Okay, and you’re seriously not gonna believe what happened next. In the seventh inning — AGAIN — with Hunter Strickland on the mound — AGAIN — and with the Nationals trailing — AGAIN — this not-to-be-believed Harper guy HIT ANOTHER HOME RUN. And not only that, but he did it in Strickland’s home park, and with his team behind by just one run, meaning IN AN ELIMINATION GAME WITH HIS TEAM EIGHT OUTS FROM HAVING ITS SEASON END, this dirt-eating vinegar-drinking apple pie-hating wondrous-hair-having idolater clubbed the dang baseball over the fence. AND HE LOOKED AT THE PITCHER!!!!!!!!! What a jerkhead. He might as well have defecated on Hunter Strickland’s front porch. Right by the petunias.

He also yelled toward the pitcher’s mound from the dugout, with a whole bunch of excitement. “It was definitely noticed by the Giants that Bryce Harper went nuts as he rounded the bases following the homer,” Giants reporter Alex Pavlovic wrote after the game, and gosh, that’s just the wrong time to go nuts, after a game-tying homer late in an elimination game.

And yet the Giants showed parent-of-a-tantruming-toddler-on-a-plane levels of restraint. Not only did they not rush at Harper with baseball bats and poison darts and water balloons filled with urine: They did nothing. Not in 2014. Not in 2015. Not in 2016, either. You’ve never seen such patience. There are dead Tibetan monks who aren’t that patient.

And then finally — finally — Strickland, after three years of superhuman tolerance, forced Harper to answer for his sins with nothing more than a fastball in the hip. The outfielder should have thanked him, and asked for another.

Just to be clear, here are things Harper could have done to have avoided his deserved punishment:

● He could have not hit a home run in the seventh inning of a playoff game.

● He could have declined to watch that home run, possibly with the aid of a handkerchief tied over his eyes, or at the very least by turning his gaze elsewhere, sprinting around the bases while staring into the crowd and then apologizing once he crossed home plate.

● He could have — and should have — offered to let Strickland have his way with him in Game 4 of that series. Maybe he could have batted right-handed to give the pitcher a better chance. Or used just one arm. Or a plastic bat. Or a really long leek.

■ Supplied records ■
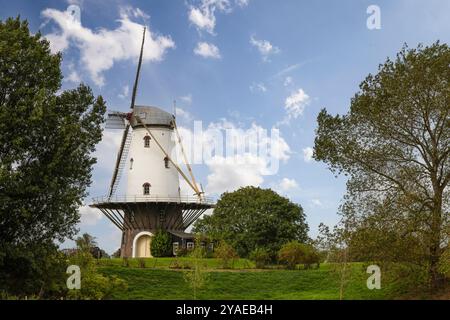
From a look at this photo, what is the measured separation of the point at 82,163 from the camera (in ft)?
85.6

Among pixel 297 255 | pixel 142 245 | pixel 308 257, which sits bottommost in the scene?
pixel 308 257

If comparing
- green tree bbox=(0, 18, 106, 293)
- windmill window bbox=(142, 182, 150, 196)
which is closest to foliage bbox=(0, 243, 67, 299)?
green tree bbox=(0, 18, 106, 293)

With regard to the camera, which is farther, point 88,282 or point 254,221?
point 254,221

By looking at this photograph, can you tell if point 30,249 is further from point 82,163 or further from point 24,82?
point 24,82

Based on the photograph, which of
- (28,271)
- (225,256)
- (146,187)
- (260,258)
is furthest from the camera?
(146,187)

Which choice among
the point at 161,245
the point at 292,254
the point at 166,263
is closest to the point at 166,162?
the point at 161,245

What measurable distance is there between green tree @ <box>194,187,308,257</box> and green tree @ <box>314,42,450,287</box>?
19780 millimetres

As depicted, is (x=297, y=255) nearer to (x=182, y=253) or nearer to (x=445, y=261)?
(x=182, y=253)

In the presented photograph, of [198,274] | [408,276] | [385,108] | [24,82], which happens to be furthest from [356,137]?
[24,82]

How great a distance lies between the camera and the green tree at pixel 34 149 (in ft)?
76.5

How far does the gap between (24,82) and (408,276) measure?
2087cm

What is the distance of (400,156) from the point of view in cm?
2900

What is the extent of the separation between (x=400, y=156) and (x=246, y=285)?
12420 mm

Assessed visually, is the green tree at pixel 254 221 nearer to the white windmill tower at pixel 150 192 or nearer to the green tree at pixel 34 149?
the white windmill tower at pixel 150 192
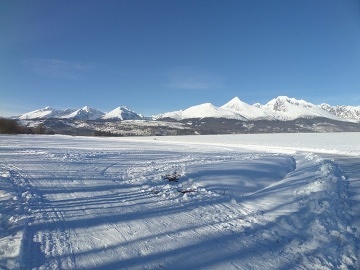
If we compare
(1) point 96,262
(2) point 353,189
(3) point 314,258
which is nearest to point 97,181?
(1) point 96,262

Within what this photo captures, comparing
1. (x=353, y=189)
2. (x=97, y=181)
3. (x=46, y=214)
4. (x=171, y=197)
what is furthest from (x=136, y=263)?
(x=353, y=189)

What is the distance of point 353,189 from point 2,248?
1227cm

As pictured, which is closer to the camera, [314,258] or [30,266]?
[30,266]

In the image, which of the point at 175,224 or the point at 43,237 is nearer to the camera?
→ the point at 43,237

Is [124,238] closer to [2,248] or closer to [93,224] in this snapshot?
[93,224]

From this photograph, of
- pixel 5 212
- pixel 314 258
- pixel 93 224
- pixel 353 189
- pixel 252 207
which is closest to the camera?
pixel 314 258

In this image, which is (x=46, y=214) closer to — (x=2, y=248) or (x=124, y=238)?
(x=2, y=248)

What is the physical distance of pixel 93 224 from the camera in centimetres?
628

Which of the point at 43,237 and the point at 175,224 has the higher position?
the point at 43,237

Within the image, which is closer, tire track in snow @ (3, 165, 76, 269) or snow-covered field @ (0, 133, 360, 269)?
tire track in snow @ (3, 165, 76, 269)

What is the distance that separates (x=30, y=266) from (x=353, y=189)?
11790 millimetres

--

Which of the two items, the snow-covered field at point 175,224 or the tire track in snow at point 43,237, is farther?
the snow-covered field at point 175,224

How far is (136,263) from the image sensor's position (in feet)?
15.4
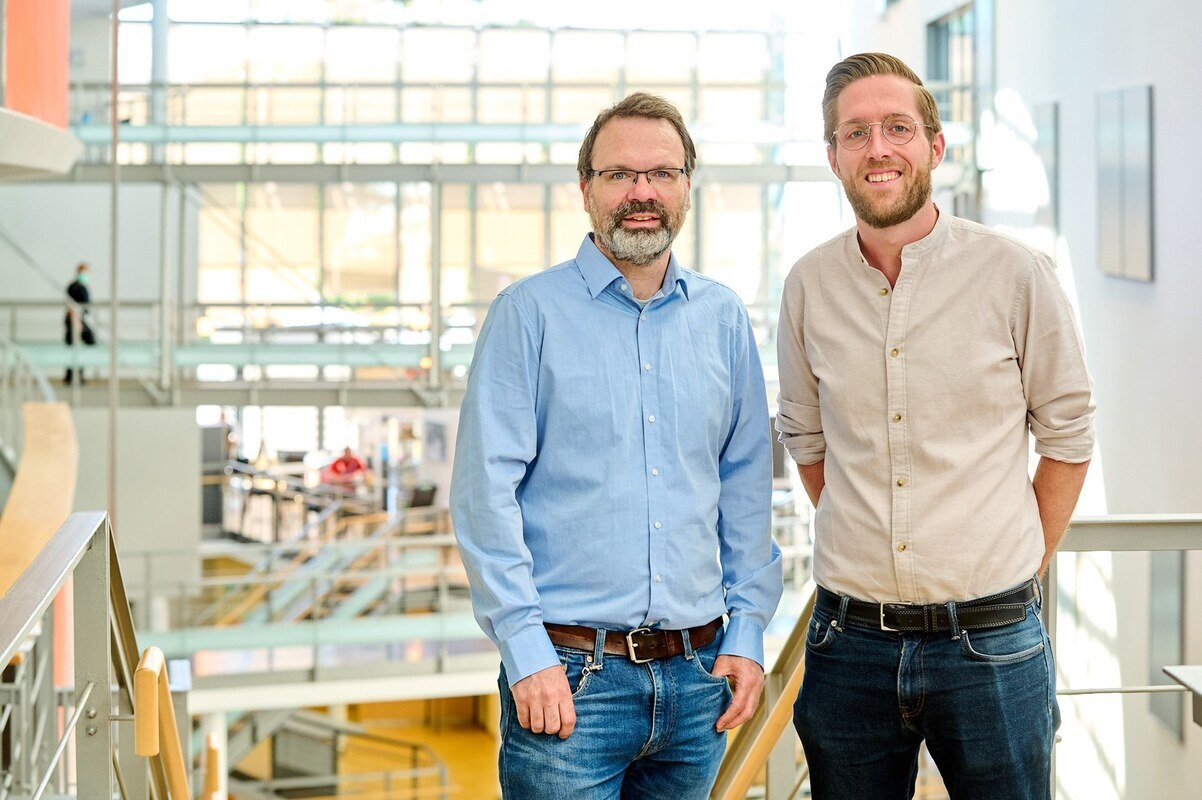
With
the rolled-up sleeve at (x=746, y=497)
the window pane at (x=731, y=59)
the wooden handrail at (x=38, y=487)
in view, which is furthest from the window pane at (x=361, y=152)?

==

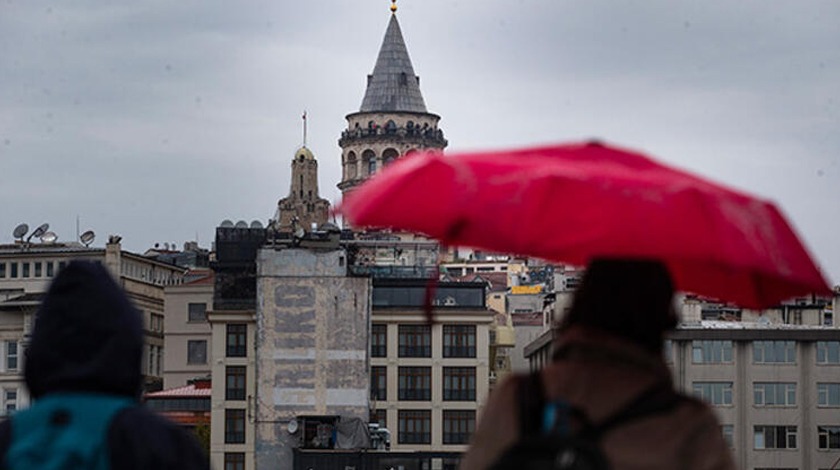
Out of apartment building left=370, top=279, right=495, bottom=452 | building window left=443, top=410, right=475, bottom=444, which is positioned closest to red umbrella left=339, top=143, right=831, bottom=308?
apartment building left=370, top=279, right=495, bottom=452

■ Exercise instructions ■
- a) In the Bryce Harper passage, which Giants reporter wrote that the team noticed Harper going nuts as he rounded the bases?
- b) Update the Bryce Harper passage between "And then finally" and "asked for another.", inclusive, with "fastball" replaced by "curveball".

■ Task solutions ■
- a) Alex Pavlovic

- b)
And then finally — finally — Strickland, after three years of superhuman tolerance, forced Harper to answer for his sins with nothing more than a curveball in the hip. The outfielder should have thanked him, and asked for another.